> _RECORDS SUPPLIED_
● ● ● ● ● ● ●

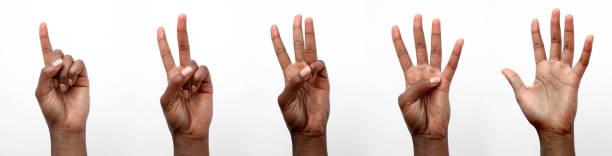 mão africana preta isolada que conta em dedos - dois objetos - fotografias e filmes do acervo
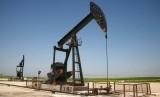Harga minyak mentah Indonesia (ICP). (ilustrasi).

● ● ● ● ● ● ●

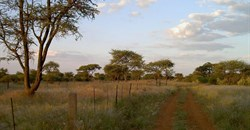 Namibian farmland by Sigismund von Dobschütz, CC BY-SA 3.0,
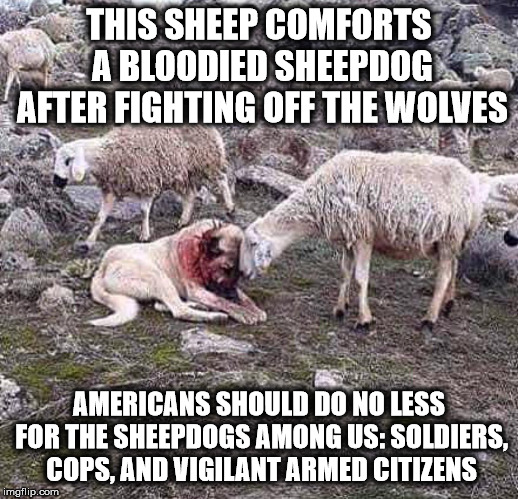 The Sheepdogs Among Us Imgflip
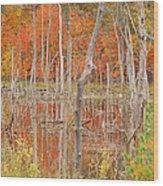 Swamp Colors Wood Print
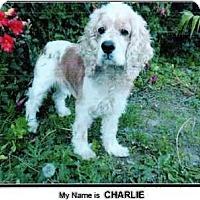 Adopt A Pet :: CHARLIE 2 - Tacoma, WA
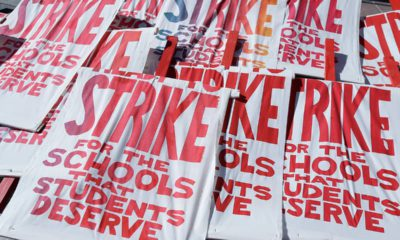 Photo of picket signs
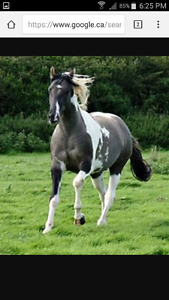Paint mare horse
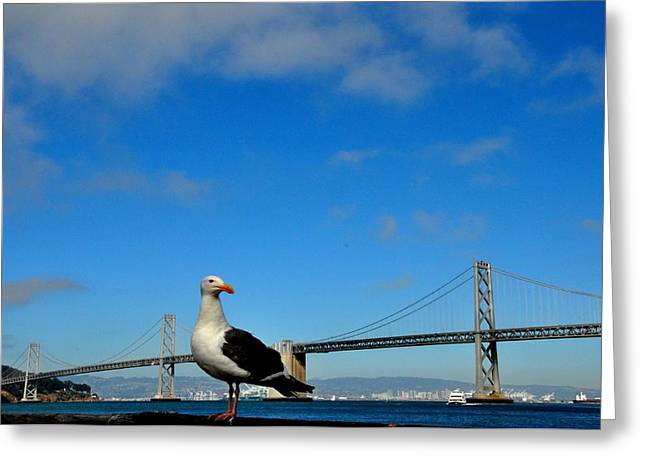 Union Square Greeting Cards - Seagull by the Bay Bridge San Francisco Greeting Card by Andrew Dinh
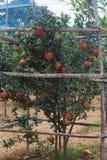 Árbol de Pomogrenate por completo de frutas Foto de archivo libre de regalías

● ● ● ● ● ● ●

> _TASK_
What are the lines above from the one with "Photo of picket signs" to the one with "Árbol de Pomogrenate", both included? Reproduce them exactly, without pictures.

> _SOLUTION FOR THIS PROBLEM_
 Photo of picket signs
Paint mare horse
 Union Square Greeting Cards - Seagull by the Bay Bridge San Francisco Greeting Card by Andrew Dinh
 Árbol de Pomogrenate por completo de frutas Foto de archivo libre de regalías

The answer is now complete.